WHAT IS EXPECTED: Among the lines below, a stretch begins at the one with "margin-right : 6%;" and ends at the one with "content_type: text/plain". Repeat that stretch exactly, ends included.

[Start of section]

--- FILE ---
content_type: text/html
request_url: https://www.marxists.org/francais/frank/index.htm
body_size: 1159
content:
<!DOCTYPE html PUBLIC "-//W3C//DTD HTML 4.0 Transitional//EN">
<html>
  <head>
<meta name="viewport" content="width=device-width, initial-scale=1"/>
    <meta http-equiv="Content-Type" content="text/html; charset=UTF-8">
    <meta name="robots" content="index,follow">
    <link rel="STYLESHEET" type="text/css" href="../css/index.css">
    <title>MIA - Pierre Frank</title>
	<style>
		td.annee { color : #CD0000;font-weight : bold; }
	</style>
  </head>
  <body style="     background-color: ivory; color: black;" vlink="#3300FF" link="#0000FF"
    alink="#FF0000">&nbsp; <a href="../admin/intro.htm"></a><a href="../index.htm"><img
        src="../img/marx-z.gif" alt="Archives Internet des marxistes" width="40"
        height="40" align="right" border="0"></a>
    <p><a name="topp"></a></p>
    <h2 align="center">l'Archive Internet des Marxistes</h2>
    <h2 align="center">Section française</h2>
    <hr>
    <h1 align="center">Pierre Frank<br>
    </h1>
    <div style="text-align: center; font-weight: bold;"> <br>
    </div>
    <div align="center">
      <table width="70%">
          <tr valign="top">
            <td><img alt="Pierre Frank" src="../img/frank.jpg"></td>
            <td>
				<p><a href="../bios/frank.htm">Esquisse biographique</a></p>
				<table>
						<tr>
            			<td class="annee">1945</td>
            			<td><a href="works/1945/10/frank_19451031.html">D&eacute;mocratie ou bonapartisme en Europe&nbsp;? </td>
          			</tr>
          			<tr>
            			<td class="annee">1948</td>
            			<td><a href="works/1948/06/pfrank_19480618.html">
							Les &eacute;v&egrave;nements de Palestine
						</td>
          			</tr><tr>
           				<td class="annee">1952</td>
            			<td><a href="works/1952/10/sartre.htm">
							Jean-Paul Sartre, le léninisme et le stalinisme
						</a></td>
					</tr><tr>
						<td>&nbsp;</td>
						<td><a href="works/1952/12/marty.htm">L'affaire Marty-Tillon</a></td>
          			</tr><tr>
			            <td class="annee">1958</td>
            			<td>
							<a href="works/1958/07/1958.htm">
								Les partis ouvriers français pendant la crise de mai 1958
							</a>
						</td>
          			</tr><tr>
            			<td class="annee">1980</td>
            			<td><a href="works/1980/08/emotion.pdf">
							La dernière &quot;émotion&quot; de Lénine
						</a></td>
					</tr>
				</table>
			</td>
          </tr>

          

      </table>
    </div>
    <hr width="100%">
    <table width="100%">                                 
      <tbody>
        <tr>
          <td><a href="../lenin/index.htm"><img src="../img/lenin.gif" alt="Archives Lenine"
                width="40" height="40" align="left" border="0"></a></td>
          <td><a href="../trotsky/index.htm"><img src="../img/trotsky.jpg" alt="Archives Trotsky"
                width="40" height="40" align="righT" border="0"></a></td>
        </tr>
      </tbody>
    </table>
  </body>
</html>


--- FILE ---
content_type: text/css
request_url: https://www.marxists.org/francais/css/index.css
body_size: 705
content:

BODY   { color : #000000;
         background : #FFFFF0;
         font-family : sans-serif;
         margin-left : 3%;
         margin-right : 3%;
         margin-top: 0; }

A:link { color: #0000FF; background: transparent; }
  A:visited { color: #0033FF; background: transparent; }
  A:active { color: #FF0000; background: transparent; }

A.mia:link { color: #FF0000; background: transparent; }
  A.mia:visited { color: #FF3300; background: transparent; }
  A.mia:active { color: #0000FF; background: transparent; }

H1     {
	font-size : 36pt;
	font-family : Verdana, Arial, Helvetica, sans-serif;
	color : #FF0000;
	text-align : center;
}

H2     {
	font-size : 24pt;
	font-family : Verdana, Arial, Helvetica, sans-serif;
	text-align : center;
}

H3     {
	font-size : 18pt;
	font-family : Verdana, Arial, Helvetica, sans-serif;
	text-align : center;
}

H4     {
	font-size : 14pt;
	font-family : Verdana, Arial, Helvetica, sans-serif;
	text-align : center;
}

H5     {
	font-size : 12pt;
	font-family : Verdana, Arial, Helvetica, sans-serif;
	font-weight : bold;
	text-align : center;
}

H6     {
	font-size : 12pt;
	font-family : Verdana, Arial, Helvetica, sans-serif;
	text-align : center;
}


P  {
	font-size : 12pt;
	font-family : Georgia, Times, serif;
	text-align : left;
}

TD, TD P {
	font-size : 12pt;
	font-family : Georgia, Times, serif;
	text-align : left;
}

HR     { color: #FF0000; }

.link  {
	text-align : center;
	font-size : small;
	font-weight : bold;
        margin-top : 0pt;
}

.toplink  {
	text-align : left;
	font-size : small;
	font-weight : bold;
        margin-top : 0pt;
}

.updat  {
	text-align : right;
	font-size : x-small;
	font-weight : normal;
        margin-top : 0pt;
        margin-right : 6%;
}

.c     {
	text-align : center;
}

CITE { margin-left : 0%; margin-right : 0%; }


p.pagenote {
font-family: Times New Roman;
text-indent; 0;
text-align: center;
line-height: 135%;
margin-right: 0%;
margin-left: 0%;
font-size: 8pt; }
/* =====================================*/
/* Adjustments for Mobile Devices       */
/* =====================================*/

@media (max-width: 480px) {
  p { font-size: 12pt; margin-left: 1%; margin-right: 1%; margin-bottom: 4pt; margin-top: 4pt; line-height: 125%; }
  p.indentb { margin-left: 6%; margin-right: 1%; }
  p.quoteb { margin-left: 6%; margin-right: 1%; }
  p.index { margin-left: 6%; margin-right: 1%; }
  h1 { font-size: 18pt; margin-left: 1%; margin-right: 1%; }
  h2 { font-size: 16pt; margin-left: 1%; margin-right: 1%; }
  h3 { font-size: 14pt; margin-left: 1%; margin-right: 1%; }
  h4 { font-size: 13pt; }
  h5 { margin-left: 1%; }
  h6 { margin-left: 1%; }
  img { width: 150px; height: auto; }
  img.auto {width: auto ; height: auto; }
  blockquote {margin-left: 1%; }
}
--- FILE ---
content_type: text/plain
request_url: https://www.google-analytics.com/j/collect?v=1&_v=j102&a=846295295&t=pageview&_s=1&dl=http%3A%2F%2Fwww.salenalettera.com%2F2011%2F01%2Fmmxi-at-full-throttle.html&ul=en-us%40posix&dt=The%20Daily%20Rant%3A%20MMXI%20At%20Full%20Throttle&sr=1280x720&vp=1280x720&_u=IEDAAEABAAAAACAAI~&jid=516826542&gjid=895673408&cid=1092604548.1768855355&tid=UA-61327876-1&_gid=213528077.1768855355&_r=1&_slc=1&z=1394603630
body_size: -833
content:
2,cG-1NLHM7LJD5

[End of section]

TASK ANSWER:
        margin-right : 6%;
}

.c     {
	text-align : center;
}

CITE { margin-left : 0%; margin-right : 0%; }


p.pagenote {
font-family: Times New Roman;
text-indent; 0;
text-align: center;
line-height: 135%;
margin-right: 0%;
margin-left: 0%;
font-size: 8pt; }
/* =====================================*/
/* Adjustments for Mobile Devices       */
/* =====================================*/

@media (max-width: 480px) {
  p { font-size: 12pt; margin-left: 1%; margin-right: 1%; margin-bottom: 4pt; margin-top: 4pt; line-height: 125%; }
  p.indentb { margin-left: 6%; margin-right: 1%; }
  p.quoteb { margin-left: 6%; margin-right: 1%; }
  p.index { margin-left: 6%; margin-right: 1%; }
  h1 { font-size: 18pt; margin-left: 1%; margin-right: 1%; }
  h2 { font-size: 16pt; margin-left: 1%; margin-right: 1%; }
  h3 { font-size: 14pt; margin-left: 1%; margin-right: 1%; }
  h4 { font-size: 13pt; }
  h5 { margin-left: 1%; }
  h6 { margin-left: 1%; }
  img { width: 150px; height: auto; }
  img.auto {width: auto ; height: auto; }
  blockquote {margin-left: 1%; }
}
--- FILE ---
content_type: text/plain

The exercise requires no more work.